Wednesday, January 13, 2010
Roanoke schools eye more budget cuts
The shortfall may be more than $5 million this year, the deputy superintendent said.
The financially strained Roanoke School Board took drastic steps last year -- by outsourcing transportation, closing schools and revamping attendance boundaries -- to make ends meet when it crafted this year's budget.
But it seems the belt may not have been tightened enough. Deputy Superintendent Curt Baker told the board Tuesday night that the division may face a shortfall of more than $5 million this year. More than $2.5 million in local funds likely will not come to the division because the city's revenue projections are running significantly below forecast.
And just like school officials have predicted for months, that is not the worst of it. Based on outgoing Gov. Tim Kaine's proposed budget, school officials estimate that state aid will be reduced by about $8 million next fiscal year.
Governor-elect Bob McDonnell said Tuesday he won't replace Kaine's budget with his own, even though he has serious differences with it.

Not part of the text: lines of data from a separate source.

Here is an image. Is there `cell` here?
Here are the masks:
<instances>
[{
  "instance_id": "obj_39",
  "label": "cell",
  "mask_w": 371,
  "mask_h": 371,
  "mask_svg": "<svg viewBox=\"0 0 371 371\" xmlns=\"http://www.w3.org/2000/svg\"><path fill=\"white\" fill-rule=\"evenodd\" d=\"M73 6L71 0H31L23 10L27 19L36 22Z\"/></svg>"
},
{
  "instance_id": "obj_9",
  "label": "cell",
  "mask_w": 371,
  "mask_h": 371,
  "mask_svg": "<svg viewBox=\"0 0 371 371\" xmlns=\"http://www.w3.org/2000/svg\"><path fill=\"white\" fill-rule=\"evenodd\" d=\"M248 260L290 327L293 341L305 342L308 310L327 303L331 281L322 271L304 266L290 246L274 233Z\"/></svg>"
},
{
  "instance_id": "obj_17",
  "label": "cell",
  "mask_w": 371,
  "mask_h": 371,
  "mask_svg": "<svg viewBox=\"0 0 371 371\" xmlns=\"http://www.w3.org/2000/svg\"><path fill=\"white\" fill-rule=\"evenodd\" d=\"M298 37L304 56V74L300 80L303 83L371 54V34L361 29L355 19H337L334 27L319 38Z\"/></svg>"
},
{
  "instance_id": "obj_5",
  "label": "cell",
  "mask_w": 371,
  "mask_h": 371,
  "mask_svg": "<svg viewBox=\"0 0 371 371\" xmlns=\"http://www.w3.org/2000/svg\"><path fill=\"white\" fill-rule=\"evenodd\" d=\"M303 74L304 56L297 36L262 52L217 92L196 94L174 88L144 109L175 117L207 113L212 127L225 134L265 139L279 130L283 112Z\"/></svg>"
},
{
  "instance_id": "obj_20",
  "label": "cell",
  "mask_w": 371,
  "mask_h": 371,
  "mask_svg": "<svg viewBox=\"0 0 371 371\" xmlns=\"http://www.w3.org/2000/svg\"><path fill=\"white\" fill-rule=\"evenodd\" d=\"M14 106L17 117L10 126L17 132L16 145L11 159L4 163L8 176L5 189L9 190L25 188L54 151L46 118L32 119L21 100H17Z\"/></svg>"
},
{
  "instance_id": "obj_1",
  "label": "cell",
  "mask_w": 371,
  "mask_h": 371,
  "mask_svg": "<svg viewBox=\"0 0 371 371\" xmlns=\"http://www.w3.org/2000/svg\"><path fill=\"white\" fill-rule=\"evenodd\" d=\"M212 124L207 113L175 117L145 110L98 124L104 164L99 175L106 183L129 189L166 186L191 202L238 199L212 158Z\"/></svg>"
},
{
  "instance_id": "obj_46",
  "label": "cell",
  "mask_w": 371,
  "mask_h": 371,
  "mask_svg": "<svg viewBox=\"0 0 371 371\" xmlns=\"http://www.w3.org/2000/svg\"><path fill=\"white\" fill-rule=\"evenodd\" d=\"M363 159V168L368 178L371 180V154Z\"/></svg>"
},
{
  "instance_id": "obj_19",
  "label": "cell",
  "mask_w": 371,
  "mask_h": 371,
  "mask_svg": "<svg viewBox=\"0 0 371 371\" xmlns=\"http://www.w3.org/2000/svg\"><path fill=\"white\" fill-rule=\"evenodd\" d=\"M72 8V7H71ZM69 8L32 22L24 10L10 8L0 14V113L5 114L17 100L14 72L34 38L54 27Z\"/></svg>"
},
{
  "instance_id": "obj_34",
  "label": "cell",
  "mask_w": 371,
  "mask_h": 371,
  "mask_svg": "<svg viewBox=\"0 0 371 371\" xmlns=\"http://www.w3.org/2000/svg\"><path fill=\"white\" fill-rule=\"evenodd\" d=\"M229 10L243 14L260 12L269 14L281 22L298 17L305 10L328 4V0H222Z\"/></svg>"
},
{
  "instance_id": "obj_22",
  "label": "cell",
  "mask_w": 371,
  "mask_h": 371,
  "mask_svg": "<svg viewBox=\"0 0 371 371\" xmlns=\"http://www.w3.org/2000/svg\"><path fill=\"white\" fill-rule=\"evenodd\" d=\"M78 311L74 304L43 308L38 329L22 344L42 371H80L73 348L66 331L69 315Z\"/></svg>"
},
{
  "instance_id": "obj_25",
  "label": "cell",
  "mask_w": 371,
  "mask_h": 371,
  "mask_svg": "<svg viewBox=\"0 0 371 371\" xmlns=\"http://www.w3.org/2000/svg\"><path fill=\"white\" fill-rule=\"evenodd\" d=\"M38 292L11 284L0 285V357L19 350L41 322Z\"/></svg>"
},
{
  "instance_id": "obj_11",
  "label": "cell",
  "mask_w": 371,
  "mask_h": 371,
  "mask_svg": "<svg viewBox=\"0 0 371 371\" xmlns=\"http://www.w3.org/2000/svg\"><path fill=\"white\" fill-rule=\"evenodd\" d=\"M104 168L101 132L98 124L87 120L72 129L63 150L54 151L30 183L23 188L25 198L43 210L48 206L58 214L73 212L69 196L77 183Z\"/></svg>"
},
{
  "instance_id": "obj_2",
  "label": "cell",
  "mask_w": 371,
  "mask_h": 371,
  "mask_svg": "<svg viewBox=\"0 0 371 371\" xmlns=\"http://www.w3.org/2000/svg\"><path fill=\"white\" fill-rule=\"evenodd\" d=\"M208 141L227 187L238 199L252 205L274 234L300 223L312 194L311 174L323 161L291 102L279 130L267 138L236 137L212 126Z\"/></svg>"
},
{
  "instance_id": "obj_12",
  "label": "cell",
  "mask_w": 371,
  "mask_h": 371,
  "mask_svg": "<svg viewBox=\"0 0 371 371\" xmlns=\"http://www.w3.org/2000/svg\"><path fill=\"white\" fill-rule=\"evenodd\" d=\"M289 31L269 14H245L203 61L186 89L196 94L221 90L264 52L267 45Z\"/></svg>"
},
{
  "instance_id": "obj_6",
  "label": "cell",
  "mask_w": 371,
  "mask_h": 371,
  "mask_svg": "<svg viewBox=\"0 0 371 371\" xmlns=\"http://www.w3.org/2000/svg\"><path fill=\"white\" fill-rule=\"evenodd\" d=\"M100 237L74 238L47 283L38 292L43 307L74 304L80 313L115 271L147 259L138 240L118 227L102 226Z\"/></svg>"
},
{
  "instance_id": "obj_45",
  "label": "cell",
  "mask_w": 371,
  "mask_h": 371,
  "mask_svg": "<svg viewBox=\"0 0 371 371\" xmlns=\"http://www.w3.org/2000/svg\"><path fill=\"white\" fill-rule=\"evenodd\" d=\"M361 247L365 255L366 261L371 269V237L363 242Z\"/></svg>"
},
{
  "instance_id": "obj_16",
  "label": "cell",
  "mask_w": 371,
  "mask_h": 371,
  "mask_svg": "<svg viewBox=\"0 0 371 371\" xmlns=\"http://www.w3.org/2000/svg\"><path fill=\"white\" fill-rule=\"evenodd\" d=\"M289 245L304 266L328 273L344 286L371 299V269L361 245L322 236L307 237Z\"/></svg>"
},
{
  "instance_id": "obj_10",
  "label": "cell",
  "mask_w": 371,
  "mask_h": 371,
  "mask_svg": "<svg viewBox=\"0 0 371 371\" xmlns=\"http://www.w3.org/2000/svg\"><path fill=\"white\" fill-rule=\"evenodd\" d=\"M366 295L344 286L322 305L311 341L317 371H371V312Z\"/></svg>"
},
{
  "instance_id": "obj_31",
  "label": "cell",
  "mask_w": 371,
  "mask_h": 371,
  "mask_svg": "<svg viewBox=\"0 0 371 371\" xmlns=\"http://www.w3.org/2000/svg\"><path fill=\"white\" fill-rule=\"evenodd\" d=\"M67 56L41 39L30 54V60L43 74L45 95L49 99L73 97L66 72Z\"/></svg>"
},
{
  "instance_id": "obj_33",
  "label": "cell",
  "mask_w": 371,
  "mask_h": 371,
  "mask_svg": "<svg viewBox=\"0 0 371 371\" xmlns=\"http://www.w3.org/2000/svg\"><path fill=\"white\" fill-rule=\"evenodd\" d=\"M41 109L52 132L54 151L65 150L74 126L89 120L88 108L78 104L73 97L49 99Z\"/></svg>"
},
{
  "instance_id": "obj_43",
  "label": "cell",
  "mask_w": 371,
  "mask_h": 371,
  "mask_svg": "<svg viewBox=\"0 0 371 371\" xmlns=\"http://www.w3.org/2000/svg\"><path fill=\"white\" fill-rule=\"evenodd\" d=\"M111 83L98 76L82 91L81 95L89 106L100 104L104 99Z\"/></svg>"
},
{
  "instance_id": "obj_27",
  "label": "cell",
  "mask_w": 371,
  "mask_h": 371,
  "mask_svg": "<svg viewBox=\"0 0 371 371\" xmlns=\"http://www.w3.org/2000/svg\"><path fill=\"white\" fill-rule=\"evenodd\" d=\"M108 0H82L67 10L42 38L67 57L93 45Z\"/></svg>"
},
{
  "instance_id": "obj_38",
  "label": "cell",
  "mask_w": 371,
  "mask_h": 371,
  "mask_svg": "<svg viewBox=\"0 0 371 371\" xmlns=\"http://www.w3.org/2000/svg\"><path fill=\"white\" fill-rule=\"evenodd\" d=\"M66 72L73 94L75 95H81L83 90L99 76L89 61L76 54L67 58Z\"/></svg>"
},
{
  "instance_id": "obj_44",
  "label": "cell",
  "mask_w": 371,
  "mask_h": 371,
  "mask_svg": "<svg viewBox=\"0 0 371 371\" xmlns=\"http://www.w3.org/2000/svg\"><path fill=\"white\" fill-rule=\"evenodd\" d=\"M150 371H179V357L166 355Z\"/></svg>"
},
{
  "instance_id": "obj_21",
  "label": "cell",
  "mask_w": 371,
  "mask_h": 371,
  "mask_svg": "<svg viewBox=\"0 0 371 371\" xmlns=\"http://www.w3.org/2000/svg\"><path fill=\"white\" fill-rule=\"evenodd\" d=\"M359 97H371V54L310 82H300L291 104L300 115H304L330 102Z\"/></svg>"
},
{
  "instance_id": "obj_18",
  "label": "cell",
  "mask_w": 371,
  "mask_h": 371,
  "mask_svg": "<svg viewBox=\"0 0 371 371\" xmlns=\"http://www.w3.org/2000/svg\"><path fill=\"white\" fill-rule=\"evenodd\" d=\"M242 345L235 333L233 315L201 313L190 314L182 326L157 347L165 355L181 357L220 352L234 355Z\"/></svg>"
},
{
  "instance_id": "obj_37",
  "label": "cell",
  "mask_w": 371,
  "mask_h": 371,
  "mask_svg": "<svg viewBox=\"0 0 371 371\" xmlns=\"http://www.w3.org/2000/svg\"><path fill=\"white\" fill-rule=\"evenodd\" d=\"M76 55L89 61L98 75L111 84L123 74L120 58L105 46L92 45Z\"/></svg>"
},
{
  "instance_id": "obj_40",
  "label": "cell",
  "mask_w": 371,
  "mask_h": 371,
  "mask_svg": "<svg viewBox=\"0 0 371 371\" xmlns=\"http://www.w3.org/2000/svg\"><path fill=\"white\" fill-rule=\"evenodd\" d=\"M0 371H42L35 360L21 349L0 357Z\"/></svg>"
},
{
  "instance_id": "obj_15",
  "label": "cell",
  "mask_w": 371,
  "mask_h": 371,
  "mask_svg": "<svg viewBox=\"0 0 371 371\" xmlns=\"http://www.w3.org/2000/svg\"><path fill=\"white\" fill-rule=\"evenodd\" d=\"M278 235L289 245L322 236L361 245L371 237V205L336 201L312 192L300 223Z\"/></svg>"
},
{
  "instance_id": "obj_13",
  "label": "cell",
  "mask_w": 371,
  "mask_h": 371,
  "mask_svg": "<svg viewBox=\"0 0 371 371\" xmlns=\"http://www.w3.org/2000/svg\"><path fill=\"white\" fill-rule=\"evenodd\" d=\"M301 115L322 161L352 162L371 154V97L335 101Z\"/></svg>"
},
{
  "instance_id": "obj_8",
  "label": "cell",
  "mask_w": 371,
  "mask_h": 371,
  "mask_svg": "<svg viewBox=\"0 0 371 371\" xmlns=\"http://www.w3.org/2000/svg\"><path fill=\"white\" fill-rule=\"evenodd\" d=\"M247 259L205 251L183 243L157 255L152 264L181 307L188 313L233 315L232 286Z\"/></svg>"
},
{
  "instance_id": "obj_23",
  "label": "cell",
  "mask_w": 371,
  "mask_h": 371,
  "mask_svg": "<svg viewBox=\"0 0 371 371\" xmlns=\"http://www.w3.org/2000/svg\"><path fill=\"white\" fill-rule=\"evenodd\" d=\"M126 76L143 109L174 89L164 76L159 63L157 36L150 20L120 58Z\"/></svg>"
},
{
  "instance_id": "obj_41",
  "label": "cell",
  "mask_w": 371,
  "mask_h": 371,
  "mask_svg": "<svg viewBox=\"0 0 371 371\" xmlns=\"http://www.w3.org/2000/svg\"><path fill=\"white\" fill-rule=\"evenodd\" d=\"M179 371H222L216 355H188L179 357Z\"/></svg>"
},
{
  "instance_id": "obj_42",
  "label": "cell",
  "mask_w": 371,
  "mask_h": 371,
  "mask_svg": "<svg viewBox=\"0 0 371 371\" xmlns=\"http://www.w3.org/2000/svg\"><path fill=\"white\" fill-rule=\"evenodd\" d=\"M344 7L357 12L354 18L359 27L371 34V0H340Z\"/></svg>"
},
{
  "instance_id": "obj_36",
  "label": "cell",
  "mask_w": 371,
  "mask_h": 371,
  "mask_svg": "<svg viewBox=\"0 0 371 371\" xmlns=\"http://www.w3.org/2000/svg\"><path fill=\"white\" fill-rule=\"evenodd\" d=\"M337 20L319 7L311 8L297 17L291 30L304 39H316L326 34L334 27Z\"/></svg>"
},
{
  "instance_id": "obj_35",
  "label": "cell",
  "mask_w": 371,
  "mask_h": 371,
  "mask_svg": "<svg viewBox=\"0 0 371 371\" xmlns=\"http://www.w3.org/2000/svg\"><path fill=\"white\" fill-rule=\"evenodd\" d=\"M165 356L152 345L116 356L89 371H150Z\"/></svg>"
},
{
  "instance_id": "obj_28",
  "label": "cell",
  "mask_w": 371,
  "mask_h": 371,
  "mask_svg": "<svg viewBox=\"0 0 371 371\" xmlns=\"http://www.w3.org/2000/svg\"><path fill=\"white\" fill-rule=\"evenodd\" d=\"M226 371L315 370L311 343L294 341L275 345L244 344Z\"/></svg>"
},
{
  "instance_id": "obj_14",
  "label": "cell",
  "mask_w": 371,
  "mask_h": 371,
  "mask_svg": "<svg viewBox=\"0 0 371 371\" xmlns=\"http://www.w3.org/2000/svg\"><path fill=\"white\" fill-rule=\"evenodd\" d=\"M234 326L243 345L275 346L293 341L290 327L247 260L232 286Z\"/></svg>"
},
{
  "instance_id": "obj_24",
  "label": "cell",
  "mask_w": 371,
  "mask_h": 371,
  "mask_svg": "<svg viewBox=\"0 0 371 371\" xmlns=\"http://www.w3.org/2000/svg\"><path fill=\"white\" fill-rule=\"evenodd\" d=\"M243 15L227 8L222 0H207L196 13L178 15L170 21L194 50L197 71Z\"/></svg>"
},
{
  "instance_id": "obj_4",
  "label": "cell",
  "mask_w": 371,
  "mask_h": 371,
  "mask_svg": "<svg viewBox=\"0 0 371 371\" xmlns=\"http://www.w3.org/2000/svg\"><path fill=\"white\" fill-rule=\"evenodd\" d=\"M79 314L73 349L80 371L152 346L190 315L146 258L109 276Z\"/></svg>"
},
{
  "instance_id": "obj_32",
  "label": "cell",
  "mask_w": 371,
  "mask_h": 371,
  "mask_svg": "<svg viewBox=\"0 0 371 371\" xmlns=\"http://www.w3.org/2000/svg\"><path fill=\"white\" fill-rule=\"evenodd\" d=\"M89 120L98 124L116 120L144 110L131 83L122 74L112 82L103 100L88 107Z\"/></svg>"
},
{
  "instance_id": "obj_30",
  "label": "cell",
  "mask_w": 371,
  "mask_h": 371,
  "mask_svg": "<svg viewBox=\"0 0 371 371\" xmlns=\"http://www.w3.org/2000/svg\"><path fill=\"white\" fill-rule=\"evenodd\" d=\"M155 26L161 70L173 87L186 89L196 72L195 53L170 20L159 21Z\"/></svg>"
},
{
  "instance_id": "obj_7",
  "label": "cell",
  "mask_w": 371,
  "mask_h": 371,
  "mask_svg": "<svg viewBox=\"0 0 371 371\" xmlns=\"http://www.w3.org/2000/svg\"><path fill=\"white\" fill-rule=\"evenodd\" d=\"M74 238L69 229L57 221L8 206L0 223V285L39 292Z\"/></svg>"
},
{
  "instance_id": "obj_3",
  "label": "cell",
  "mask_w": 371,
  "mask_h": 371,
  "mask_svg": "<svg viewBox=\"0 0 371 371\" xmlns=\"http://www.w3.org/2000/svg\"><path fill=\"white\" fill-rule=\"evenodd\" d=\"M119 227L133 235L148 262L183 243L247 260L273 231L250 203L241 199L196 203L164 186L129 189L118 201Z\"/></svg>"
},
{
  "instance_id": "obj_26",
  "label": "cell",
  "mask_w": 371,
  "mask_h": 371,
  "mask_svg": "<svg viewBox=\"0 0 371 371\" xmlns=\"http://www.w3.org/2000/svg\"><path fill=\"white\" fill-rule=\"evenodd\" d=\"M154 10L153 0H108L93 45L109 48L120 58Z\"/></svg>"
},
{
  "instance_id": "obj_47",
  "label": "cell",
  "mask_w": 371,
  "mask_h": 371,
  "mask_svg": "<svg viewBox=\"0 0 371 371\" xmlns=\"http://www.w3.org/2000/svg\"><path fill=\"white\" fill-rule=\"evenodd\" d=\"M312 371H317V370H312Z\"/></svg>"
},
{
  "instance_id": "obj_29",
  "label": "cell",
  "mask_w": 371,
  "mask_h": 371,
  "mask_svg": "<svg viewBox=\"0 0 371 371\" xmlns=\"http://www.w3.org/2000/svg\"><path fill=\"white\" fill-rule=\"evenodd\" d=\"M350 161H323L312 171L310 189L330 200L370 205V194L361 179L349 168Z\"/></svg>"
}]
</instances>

New governors routinely revise their predecessors' budgets, even when the same party remains in power.
Although the picture is not pretty, Tuesday's announcement from McDonnell ends the waiting game by giving the city school board a starting point to begin budgeting for the next fiscal year. But after last year's outsourcing of transportation and the permanent closing of two schools, school board Chairman David Carson said he wonders what is left to cut.
Baker said even deeper cost-cutting initiatives earned reprieves late in the budget-drafting process last year with the promise of federal recovery funds. The $4.4 million funneled through the state's fiscal stabilization fund will not be available this year.
"You may be wondering, is there a prospect of a recurrence of some sort of Mighty-Mouse-here-I-am-to-save-the-day something to offset that," Baker said to the board.
There is the potential for $75 billion in federal aid from the Troubled Asset Relief Program. The House passed the Jobs For Main Street Act in December and Baker said the Senate is expected to consider it next month. About one-third of the funds will be used to stabilize public service jobs, and the act includes $23 billion to fund some 250,000 education jobs for the next two years.
In a letter to school system employees Monday, Superintendent Rita Bishop said difficult decisions will have to be made, but school officials have stopped short of saying layoffs may be looming.
The Associated Press contributed to this report.